I think the OP, sadly, has left the thread which is a shame.

But anyway. I preferred nursery care. I visited a lot of places, nurseries and childminders and found a nursery that I loved. However I know a lot of people who prefer childminders as it is more of a home environment IYSWIM and I know some wonderful childminders who offer that.

OP if you are still reading, did you consider a cm?

thinking101 · 18/02/2014 14:21

SAHP don't teach work ethic

Tailtwister · 18/02/2014 14:21

I love it when people come onto these threads suggesting if the OP has 'considered working part-time' or 'could you afford not to work for a year or two', like they've got the perfect solution and hit upon something OP hasn't considered.

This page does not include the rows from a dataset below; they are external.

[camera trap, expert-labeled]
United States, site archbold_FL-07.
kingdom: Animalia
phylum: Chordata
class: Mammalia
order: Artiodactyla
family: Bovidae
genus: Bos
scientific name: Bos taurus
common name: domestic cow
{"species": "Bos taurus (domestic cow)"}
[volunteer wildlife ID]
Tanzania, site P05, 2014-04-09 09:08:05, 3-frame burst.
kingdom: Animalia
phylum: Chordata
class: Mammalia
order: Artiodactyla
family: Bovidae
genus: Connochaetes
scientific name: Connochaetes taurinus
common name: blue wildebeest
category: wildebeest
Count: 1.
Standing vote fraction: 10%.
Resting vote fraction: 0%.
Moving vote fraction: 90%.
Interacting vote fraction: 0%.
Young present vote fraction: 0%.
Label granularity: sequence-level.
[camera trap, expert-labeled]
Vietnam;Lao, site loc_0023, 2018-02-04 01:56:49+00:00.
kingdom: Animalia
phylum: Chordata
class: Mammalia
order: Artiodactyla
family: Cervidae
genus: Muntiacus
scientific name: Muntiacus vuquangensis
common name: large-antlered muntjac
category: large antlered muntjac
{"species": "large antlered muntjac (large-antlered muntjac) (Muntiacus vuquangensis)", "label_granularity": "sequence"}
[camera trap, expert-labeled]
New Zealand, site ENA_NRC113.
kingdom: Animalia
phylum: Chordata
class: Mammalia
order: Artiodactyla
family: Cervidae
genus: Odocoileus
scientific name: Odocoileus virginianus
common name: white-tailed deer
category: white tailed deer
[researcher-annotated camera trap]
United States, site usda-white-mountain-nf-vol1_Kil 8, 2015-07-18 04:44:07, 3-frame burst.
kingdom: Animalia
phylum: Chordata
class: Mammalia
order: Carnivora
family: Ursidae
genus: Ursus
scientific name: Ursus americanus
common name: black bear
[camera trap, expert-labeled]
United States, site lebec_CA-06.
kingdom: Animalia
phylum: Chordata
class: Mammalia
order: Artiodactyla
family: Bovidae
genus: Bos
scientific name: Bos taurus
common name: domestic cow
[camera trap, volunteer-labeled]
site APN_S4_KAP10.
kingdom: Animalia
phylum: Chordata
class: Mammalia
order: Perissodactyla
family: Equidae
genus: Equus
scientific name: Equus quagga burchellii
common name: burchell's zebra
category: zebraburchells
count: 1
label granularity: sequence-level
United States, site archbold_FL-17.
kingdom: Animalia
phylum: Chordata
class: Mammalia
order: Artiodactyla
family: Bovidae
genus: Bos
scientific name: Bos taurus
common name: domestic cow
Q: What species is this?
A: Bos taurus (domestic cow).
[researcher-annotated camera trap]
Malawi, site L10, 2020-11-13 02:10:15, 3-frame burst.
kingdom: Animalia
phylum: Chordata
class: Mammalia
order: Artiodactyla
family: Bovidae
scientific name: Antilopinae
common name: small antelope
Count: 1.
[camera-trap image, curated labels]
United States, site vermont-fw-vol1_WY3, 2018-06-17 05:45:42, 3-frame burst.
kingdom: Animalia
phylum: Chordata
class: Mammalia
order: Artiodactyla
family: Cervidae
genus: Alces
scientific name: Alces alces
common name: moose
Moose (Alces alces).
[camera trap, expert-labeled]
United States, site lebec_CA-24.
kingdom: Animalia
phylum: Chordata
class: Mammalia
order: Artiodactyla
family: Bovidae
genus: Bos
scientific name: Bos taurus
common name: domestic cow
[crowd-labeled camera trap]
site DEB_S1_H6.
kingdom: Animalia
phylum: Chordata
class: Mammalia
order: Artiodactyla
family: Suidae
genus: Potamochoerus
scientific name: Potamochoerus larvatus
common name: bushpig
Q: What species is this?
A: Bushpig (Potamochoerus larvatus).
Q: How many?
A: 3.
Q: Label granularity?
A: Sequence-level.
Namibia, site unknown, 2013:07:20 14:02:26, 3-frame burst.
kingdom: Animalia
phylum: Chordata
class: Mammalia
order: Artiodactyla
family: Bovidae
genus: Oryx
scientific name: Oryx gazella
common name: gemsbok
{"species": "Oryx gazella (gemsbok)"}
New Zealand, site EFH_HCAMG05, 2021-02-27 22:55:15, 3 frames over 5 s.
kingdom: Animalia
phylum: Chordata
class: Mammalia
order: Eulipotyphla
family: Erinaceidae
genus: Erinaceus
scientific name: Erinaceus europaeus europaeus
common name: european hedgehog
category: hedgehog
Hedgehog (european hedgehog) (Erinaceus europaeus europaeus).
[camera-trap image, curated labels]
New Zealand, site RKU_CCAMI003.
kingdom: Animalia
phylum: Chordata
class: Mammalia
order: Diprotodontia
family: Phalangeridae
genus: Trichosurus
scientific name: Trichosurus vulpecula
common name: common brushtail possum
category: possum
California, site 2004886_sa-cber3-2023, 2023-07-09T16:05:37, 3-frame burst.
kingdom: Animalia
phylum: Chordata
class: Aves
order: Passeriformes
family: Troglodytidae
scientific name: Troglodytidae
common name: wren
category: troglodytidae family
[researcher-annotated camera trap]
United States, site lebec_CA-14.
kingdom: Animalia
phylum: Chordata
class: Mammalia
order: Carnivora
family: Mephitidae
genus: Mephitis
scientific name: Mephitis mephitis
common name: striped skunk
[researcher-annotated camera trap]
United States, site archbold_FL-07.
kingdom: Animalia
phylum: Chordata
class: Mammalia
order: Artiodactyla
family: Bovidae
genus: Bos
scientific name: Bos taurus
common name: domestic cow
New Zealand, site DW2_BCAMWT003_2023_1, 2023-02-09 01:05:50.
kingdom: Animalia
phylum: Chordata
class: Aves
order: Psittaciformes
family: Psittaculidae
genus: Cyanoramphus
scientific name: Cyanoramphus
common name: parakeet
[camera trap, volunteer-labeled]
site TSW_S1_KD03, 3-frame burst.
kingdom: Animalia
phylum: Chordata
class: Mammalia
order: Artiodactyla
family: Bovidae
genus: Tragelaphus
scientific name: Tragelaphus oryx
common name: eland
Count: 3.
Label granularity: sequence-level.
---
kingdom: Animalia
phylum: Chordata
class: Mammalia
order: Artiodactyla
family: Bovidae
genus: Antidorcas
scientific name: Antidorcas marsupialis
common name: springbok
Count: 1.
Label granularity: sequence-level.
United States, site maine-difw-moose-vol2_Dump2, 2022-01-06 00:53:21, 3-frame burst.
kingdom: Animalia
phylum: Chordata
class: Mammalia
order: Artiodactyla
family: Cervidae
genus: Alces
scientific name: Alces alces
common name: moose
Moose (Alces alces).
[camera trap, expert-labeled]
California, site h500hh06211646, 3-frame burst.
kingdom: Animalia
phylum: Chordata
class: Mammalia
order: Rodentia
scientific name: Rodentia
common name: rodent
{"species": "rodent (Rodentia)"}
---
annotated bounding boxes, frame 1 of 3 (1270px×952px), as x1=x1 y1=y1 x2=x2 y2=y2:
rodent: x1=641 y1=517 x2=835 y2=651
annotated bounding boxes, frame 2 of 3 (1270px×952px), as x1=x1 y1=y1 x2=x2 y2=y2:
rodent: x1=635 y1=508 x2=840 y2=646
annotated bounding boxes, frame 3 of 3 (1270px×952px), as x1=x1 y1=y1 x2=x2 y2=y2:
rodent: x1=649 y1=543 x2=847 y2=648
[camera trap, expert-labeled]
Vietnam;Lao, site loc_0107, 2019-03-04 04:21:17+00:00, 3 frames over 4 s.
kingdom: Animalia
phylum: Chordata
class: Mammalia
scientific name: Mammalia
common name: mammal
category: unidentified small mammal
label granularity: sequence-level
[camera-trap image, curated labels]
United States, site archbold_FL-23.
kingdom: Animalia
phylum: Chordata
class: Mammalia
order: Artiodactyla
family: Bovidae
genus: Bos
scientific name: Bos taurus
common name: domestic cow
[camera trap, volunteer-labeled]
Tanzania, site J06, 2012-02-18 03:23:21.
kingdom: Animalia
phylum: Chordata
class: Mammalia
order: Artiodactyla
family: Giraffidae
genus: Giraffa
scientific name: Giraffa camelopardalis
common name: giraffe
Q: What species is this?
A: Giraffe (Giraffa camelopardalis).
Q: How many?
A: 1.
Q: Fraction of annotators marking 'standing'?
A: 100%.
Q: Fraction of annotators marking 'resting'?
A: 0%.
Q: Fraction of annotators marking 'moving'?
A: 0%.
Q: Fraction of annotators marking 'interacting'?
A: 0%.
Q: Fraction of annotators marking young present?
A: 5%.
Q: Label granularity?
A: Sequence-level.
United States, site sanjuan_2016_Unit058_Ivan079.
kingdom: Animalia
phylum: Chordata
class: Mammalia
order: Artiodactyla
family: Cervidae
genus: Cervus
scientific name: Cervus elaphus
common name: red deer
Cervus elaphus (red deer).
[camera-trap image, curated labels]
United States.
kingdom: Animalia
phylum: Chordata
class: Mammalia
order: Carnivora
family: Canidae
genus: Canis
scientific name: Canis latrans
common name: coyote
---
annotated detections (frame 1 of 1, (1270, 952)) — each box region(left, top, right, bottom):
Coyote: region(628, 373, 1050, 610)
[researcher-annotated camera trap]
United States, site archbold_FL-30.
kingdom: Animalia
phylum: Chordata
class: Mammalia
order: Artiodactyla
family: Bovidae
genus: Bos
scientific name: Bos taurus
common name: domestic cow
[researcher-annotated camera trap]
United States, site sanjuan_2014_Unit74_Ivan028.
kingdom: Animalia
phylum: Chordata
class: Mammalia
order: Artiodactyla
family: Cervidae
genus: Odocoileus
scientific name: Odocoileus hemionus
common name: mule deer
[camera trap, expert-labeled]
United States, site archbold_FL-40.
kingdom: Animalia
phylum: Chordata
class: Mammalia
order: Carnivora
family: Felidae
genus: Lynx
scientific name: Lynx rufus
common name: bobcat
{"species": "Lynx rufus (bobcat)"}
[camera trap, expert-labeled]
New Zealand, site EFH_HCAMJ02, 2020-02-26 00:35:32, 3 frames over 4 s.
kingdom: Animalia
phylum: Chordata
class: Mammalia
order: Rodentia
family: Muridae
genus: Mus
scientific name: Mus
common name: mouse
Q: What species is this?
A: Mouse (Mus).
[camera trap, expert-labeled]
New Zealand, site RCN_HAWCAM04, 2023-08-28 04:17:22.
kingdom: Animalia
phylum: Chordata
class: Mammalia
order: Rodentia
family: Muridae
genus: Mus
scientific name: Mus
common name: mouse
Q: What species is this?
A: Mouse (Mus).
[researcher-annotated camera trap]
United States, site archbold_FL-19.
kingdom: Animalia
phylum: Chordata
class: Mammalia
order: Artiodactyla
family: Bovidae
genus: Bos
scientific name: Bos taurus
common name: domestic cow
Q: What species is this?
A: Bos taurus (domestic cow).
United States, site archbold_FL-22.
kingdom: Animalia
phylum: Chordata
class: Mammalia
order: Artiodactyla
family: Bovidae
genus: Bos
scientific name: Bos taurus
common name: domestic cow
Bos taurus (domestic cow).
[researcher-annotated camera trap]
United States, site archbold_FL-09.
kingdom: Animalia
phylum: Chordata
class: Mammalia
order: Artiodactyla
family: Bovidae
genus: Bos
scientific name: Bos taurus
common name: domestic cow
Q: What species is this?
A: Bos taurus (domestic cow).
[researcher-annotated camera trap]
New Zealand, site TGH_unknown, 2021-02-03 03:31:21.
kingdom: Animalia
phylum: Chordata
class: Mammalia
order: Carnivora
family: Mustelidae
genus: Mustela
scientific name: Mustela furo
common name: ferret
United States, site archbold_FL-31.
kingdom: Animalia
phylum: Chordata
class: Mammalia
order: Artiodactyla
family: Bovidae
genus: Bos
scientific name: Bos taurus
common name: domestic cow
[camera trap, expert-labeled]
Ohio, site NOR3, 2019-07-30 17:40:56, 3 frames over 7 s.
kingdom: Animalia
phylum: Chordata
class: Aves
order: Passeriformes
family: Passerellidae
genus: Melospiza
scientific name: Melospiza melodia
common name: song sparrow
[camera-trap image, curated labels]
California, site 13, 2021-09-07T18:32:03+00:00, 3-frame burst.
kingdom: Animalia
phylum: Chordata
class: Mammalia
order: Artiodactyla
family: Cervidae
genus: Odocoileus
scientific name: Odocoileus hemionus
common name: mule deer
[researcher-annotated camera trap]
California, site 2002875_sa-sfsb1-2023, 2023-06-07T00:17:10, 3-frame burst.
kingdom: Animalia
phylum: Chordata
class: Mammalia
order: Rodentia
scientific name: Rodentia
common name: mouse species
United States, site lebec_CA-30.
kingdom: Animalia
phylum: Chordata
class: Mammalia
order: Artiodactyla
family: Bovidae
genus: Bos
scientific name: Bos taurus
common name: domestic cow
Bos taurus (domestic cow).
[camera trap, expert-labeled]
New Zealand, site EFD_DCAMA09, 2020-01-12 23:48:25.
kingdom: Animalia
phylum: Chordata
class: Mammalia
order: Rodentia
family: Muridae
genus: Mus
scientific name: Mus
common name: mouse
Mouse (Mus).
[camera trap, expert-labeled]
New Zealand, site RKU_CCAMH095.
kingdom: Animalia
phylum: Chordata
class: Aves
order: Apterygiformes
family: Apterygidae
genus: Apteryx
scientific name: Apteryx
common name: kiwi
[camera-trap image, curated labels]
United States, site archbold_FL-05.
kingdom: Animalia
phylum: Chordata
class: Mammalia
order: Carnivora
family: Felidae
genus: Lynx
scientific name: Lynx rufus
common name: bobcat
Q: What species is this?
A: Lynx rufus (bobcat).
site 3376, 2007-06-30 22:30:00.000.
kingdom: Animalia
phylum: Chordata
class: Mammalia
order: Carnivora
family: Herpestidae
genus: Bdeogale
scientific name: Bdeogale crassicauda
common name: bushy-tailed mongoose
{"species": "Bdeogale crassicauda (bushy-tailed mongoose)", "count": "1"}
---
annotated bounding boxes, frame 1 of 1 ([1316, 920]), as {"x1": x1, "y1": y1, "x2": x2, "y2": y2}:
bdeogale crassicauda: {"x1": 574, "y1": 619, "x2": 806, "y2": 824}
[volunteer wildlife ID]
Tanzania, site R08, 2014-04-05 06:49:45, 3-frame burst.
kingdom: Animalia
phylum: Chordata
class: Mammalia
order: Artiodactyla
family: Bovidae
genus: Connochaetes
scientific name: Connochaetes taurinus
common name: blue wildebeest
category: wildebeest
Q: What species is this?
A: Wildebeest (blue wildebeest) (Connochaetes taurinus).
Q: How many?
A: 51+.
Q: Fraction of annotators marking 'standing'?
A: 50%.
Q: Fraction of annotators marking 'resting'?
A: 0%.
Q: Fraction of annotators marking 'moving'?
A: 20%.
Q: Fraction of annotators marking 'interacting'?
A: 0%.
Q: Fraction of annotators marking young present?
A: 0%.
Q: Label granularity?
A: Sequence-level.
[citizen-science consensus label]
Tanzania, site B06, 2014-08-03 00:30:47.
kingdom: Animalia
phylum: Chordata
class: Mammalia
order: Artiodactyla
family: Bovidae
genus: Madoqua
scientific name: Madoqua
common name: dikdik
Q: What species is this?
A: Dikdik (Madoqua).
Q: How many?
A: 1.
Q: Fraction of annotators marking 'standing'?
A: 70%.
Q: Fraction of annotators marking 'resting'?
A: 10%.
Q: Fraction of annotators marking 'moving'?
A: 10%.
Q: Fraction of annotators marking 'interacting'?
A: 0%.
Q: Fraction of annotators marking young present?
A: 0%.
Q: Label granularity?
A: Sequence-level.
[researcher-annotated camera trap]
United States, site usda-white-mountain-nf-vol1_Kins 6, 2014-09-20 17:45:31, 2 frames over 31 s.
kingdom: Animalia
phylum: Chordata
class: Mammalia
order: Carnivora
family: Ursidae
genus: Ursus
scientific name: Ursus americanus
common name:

The fact is that OP has to return to work full-time. The chances are that she's been considering little else but what her options are for the past few months. Treating her like some kind of idiot who hasn't be able to think of these things for herself is insulting imo.

OP has started this thread for reassurance. She wants to hear from people in a similar position who will tell her what she's doing isn't the heinous crime some have led her to believe.

OP, you shouldn't feel guilty. You are doing what thousands of women have done before and it has been ok for them. Do all you can to lighten the load domestically and expect to feel tired and a bit sad at first. That is normal, it's a big change and there's no point in pretending it will all be easy. However, you will find your groove and your DD will be absolutely fine. The worst bit is the anticipation of it all and that's nearly over.

scottishmummy · 18/02/2014 14:23

And I think some of uou are looking to derail an overall supportive thread
I used phrase pwecious moments,three posts out of 25.hardly a onslaught
Others have cited their pov working mum Is good role model.

TantrumsAndBalloons · 18/02/2014 14:24

Oh and can i just say, that I don't think SAHMs are lazy or have no work ethic or whatever else has been said.

It would not have benefited my family to have me as a SAHM. But I know that a lot of parents are fantastic SAHMs and provide a wonderful upbringing for their DCs.

And I also do not think that SAHM are dependent or whatever on their DHs, I believe that if one person works and one SAH then the money is joint. Earned by both.

moonbells · 18/02/2014 14:24

My DS went to nursery at 6mo. He was the happiest baby, loved the place, talked early, is far more sociable that I was at equivalent ages (I had a SAHM and never went to anything until school), and still has the gift of getting on with everyone now he's at school. He also has no problem with chatting and playing children who are much older than him too.

If you have got a nursery where they have very experienced people in charge of the babies (mine did; the most senior staff were in the baby room) and the key worker really is the person looking after the littlies all the time, then they bond as if they were being looked after by a family member. DS still calls his old key worker 'auntie' when we pop in to see her.

I also did all I could to be with and talk to DS the rest of the time, doing attachment parenting while I could, to offset the separation in the day. I still have a little cuddlemonster!

Worked vv well for my family in our circumstances. If the family is happy, baby picks up on that, and it's worth more than any amount of sadness/frustration if the mum really wants or needs to go back to work and is stuck at home. But yes you do feel dreadful for the first few weeks, and jump every time the phone rings!